And anytime he talks about when he might stop playing the game, it is going to make news.
And so LeBron was talking about it this week.
on the 360 with Speedy Show.
There's been a lot lately that has people speculating about LeBron potentially retiring this season,
whether you're talking about the recent commercial for the 23 shoes that had the copy.
They called him the chosen one.
He carried the weight of every expectation on his shoulders, but he never broke.
We were all witnesses.
Every rival was defeated.
Every idol was destroyed.
He took the crown and kept it.
the greatness. He is the Forever King. And the past tense of a lot of that copy, other than the
is with Forever King, everything else was in the past tense, which got a lot of people wondering,
is this the setup for a retirement announcement? It is, to the best of anybody's knowledge,
nothing more than a setup for an announcement to buy his shoe. He's also been playing golf
this off season and golf is an activity that old people do.
Often in retirement.
And LeBron has never really played golf except.
He bought a house in the Florida.
Well, he's never really bought up.
He's never really played golf until his 40s and 40s is damn old for NBA basketball.
So for all intents and purposes, this is the timeline of a 60 or 70 year old retiring and
finding something new to do with themselves and it ends up golf, or the statement from
Rich Paul with LeBron's opt-in, with his player option, that kept emphasizing the idea that
time is running out in LeBron's career and he wants to maximize it, which obviously was
interpreted by a lot of people as pressure to do everything possible to add to the roster or
signs of discontentment with his relationship with the Lakers or in my opinion both. But regardless,
LeBron is emphasizing on this show that it's not him signaling at retirement. Quote, I'm not
hinting at anything. Obviously, I know I'm on the other side of the hump for sure. Come on now. I'm not
about to play another 23 years. That's for damn sure. I'm not about to play another 10. I'm
definitely gearing up to where the end is. I'm not there yet. But then he also said, look, every time
I pick up something new, it does not mean retirement. It's just I want some, I just want to, you know,
to do a little hobby. But retirement is coming. It is coming. It's just not here just yet.
So, you know, a couple of few months from now when you see LeBron, you know, crocheting, when you see
him bird watching. Bird watching. A lot of old people love to bird watch. People love what,
but just like, I can picture LeBron, you know, whittling, like whittling is something old people do.
Mocking up on hard candy.
Eating at Cracker Barrel?
I mean, that's something old people do.
Downing Metamusel by the bottle.
Oh, delicious.
So, taking in Matlock reruns.
Murder she wrote.
Nice.
Oh, maybe I watched the old murder she wrote.
And then I watched the new murder she wrote.
Let me tell you something.
That is a Saturday.
Mm-hmm.
Uh-huh.

:: Dataset rows ::
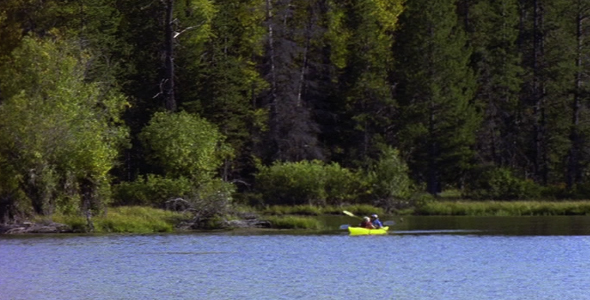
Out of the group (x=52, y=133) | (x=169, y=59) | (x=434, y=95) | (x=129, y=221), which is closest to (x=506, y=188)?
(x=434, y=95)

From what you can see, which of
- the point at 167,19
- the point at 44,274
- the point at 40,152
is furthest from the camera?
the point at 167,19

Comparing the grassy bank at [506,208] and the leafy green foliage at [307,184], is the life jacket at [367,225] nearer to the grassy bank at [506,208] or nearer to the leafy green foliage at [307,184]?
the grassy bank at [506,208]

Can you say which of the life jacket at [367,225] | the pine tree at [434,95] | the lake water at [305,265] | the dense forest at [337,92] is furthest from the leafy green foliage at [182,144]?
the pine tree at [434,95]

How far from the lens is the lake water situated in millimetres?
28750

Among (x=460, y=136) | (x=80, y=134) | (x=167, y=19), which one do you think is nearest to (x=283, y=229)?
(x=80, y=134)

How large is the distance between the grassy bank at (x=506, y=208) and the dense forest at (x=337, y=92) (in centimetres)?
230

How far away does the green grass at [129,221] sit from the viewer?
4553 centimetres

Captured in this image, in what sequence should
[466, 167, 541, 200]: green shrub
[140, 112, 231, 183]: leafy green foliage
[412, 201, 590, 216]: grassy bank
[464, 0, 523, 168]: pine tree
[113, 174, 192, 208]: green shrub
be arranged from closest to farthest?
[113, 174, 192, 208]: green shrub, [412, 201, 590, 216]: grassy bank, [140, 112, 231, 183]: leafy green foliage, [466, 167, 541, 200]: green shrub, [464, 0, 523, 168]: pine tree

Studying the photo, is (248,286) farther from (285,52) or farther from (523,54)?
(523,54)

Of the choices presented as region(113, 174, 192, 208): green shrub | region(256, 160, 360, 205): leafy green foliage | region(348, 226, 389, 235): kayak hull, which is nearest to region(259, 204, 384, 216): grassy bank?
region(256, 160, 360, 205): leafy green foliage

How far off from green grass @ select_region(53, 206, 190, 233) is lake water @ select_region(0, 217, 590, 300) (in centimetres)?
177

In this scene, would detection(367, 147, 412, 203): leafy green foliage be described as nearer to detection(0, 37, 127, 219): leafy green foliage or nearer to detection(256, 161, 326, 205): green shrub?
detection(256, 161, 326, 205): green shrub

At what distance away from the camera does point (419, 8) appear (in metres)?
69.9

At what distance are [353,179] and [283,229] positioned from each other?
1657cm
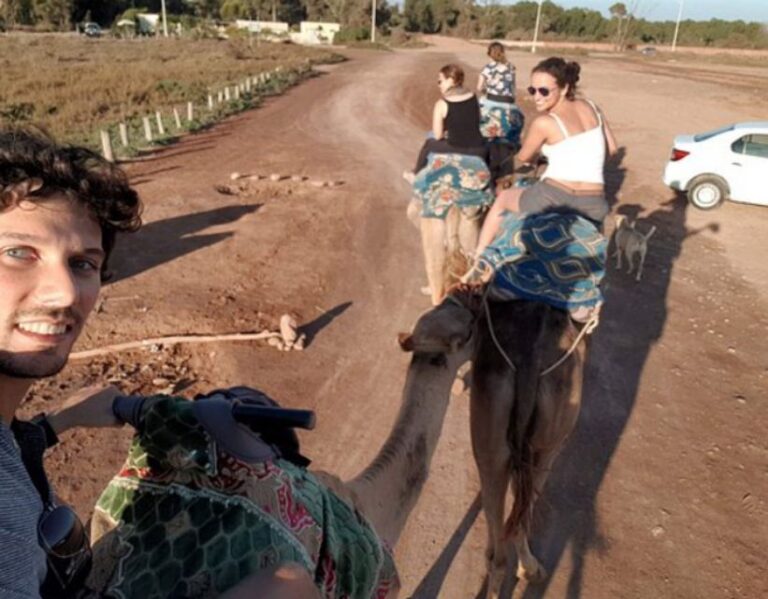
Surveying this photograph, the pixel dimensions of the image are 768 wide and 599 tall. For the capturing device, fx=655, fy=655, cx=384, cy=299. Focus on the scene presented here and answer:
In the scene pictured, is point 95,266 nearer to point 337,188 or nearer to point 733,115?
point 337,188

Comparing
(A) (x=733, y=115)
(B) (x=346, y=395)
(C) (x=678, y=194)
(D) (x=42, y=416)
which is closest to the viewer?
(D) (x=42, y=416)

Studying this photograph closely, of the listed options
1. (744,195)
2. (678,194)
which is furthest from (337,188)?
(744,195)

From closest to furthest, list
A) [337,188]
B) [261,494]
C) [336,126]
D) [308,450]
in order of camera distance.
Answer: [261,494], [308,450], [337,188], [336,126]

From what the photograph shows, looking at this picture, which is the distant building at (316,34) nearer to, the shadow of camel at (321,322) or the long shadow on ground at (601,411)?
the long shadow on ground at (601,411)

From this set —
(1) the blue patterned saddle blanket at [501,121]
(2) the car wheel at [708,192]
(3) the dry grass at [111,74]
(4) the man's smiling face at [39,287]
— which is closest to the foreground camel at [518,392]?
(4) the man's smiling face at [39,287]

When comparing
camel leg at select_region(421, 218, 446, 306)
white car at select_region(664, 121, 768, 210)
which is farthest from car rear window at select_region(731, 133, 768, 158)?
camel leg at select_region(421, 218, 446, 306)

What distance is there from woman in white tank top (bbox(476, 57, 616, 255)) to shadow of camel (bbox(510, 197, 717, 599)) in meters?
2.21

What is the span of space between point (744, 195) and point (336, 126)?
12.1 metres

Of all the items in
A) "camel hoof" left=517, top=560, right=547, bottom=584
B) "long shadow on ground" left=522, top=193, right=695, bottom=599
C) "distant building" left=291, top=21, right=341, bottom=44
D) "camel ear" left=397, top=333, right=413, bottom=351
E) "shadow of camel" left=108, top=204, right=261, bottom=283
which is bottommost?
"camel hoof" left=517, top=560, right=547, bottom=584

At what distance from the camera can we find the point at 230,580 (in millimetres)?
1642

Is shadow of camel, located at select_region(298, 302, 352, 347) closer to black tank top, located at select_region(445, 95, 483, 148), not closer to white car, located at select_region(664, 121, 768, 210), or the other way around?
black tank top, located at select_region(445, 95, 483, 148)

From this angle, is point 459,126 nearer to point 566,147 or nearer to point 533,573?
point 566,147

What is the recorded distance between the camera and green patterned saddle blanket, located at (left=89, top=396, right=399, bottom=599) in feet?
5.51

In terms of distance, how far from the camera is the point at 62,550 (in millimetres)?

:: Goals ::
A: List each thing the LeBron transcript names as having people speculating that he might retire this season.
B: Reproduce the LeBron transcript word for word, from "He carried the" up to and including "that old people do.".

:: Task answers ::
A:
- The recent commercial for the 23 shoes, whose copy was mostly in the past tense
- His playing golf this off season
- The statement from Rich Paul about LeBron's player option, which kept emphasizing that time is running out in LeBron's career

B:
He carried the weight of every expectation on his shoulders, but he never broke.
We were all witnesses.
Every rival was defeated.
Every idol was destroyed.
He took the crown and kept it.
the greatness. He is the Forever King. And the past tense of a lot of that copy, other than the
is with Forever King, everything else was in the past tense, which got a lot of people wondering,
is this the setup for a retirement announcement? It is, to the best of anybody's knowledge,
nothing more than a setup for an announcement to buy his shoe. He's also been playing golf
this off season and golf is an activity that old people do.